The starling, first introduced to New York’s Central Park in 1890, has since spread in large numbers to all parts of the country. Starlings form huge communal roosts, ranging from a few hundred to a few thousand birds. The roosts are usually located in groves of trees, on buildings or bridges.
The starling’s consumption of large amounts of harmful insects is a benefit, but the starling also eats fruits and grain crops and is a serious competitor with our native birds. Starlings invade feeders and bird baths in large flocks, consuming large quantities of food and driving other birds away. They take advantage of group tactics to find food. Flocking gives them safety in numbers. The chances of being caught by a predator are reduced and finding food is easier. Many eyes on the look-out make it harder for a predator to make a surprise attack.

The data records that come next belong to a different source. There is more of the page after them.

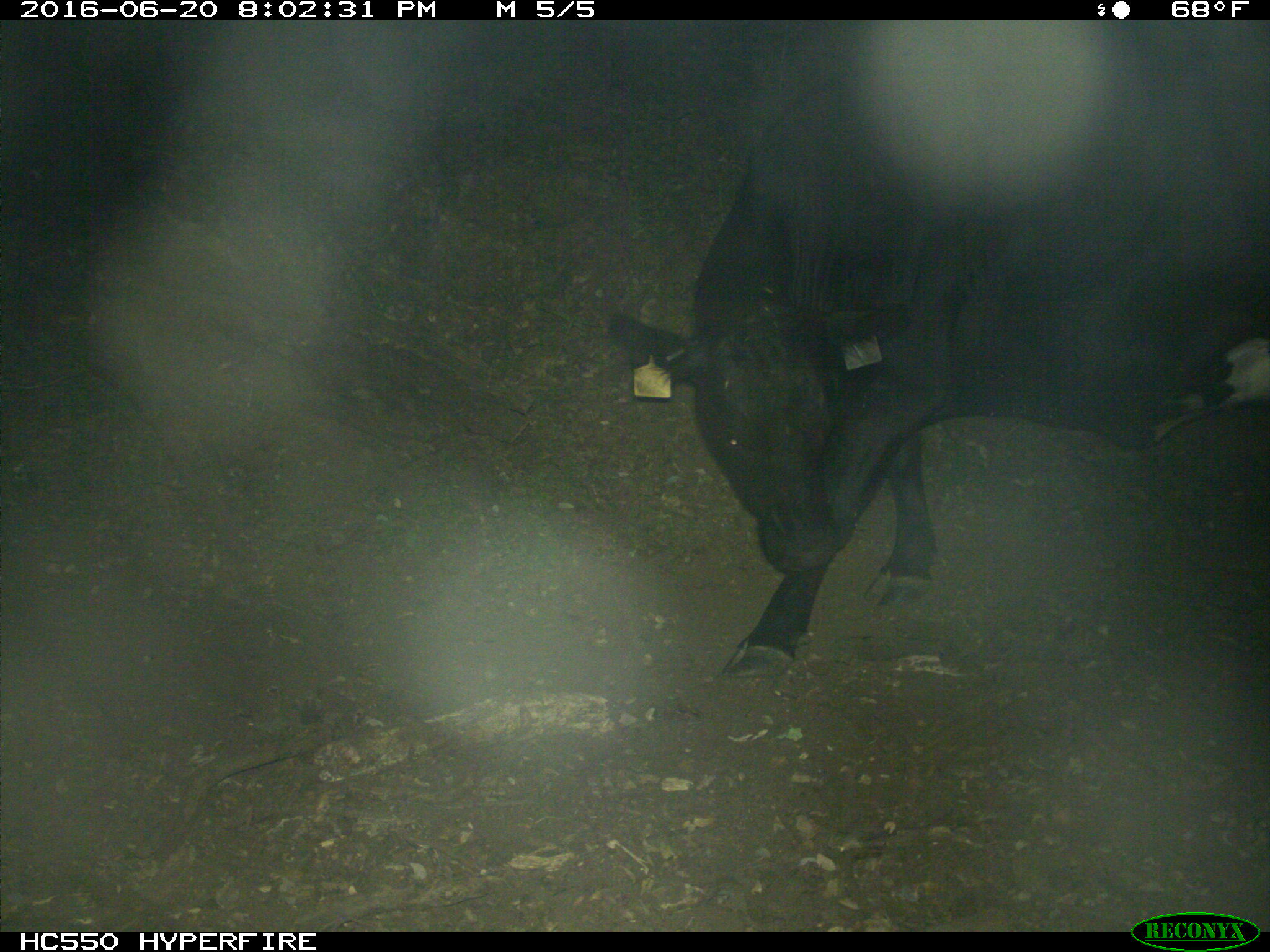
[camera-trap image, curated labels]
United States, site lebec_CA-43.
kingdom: Animalia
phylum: Chordata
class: Mammalia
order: Artiodactyla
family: Bovidae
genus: Bos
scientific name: Bos taurus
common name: domestic cow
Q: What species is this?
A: Bos taurus (domestic cow).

Starlings prefer to feed on the ground, but are more than willing to take over an accessible feeder. Setting up a feeder first for them with their favorite foods – far away from your other feeders – can divert them. They are especially fond of suet, bakery products, kitchen scraps and cracked corn. Foods that hold little interest for them are sunflower seed, whole-kernel corn, buckwheat and peanuts in the shell: use these foods to attract the birds you do want.
You may want to try a starling proof suet feeder, that features “upside down” access only to the food. Starlings cannot hang upside down, but clinging type birds can enjoy the fare.
As a last resort, you can stop feeding completely for 1-2 weeks. The starlings will soon leave in search of a new food source, but your other birds will remain. Once the starlings have left, you can resume your feeding stations.
Starlings are also noted for taking over nesting sites. The only way to prevent starlings from nesting in your bird houses is to remove their nests each time they set up housekeeping.
All migratory birds in the United States except house sparrows, domestic barnyard pigeons and starlings are protected under federal law. However, birds not protected by federal legislation usually have state protection.